La stratégie des chocs

En 2008, un des conseillers de Barack Obama, Rahm Emmanuel, faisait sienne la stratégie du choc expliquée par Naomi Klein dans The Shock Doctrine. En apparence, il s'agissait de transplanter à gauche ce qui avait si bien servi les idées de droite depuis le Chili de Pinochet. En soutenant qu'il ne fallait pas gaspiller les possibilités de changement qui se dégagent quand une crise explose, Emmanuel illustrait toutefois une des faiblesses de l'analyse de Klein. En effet, celle-ci fait certes allusion à l'exploitation de crises passées par la gauche pour imposer son programme (le « New Deal » de Roosevelt, par exemple, mis en place à la faveur de la Dépression), mais elle passait sous silence le fait que l'exploitation des moments de crise est une constante de l'Histoire. L'opportunisme politique a une très longue histoire (la France a vu deux hommes appelés Napoléon s'emparer du pouvoir à la faveur de bouleversements politiques) et même la philosophie de l'action rapide qui prend de vitesse ses adversaires en profitant de leur stupeur est parfaitement contenue dans l'expression française « coup d'État ». L'exemple le plus fragrant de cette stratégie est sans doute fourni par la conduite de Lénine, Trotsky et Staline en Russie au début du siècle dernier.
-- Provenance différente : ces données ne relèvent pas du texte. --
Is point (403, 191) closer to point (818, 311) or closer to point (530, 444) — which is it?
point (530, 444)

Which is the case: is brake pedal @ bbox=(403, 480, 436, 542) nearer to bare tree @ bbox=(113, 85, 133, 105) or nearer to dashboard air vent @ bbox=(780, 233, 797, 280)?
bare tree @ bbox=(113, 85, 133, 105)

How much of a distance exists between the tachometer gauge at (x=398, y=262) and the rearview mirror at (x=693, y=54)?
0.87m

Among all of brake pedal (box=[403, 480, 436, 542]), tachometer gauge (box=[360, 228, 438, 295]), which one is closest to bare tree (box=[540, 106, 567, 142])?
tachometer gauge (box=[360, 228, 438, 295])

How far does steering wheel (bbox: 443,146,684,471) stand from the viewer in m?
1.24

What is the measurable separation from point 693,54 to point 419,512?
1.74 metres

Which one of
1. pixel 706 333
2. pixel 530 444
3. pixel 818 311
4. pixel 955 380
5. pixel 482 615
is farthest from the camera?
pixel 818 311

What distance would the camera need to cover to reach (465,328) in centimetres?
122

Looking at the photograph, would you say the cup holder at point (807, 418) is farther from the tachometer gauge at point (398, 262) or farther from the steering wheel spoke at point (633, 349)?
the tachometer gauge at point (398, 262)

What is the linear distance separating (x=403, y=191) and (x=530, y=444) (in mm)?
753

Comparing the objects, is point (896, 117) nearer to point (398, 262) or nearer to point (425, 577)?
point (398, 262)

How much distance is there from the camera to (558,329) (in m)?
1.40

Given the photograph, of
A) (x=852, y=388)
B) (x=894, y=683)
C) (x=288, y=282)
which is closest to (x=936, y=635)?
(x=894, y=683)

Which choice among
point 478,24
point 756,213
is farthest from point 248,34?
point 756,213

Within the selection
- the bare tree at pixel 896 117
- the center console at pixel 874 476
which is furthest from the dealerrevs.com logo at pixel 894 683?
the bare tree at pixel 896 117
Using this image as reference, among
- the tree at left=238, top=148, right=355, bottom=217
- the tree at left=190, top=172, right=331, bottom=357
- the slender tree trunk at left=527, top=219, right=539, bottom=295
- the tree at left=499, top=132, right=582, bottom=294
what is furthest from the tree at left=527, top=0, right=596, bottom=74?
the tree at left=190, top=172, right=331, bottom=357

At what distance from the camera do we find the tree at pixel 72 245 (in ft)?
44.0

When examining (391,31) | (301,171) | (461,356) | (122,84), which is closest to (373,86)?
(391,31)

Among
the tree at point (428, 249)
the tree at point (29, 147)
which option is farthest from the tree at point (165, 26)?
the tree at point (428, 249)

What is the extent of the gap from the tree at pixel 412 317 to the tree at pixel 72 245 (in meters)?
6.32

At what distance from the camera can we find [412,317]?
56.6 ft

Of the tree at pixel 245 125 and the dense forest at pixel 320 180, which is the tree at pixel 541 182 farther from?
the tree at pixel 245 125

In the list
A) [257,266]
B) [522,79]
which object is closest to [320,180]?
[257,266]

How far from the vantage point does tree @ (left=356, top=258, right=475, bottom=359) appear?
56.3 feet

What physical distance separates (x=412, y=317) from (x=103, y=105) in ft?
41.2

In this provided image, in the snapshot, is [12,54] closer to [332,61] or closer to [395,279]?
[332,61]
Si la droite néo-libérale de l'École de Chicago a découvert la stratégie du choc, c'est peut-être avec un certain retard, donc... Le livre de Naomi Klein, The Shock Doctrine, recense les cas d'adoption brutale des politiques néo-libérales de privatisation et de déréglementation depuis le Chili de Pinochet. S'il lui est possible de déceler l'influence des épigones de l'École de Chicago dans la plupart des cas (ce qui devient plus difficile quand ces idées de libéralisation des marchés ont été adoptées par des économistes d'autres origines, comme Jeffrey Sachs), elle n'arrive pas aussi bien à mettre en lumière une véritable stratégie commune autre que la recherche d'une grande rapidité dans la transformation. Entre les dictatures latino-américaines des années soixante-dix (Argentine, Brésil, Chili) et les privatisations ou déréglementations ou encarcanements néo-libéraux des années quatre-vingt-dix (en Afrique du Sud, en Pologne ou en Russie), les points communs tiennent plus à une idéologie commune qu'à une démarche véritablement unifiée. Peut-on véritablement parler de crise ou de choc dans les cas de l'Afrique du Sud ou de la Pologne, où les événements s'échelonnent parfois sur des mois avant d'aboutir à des revirements?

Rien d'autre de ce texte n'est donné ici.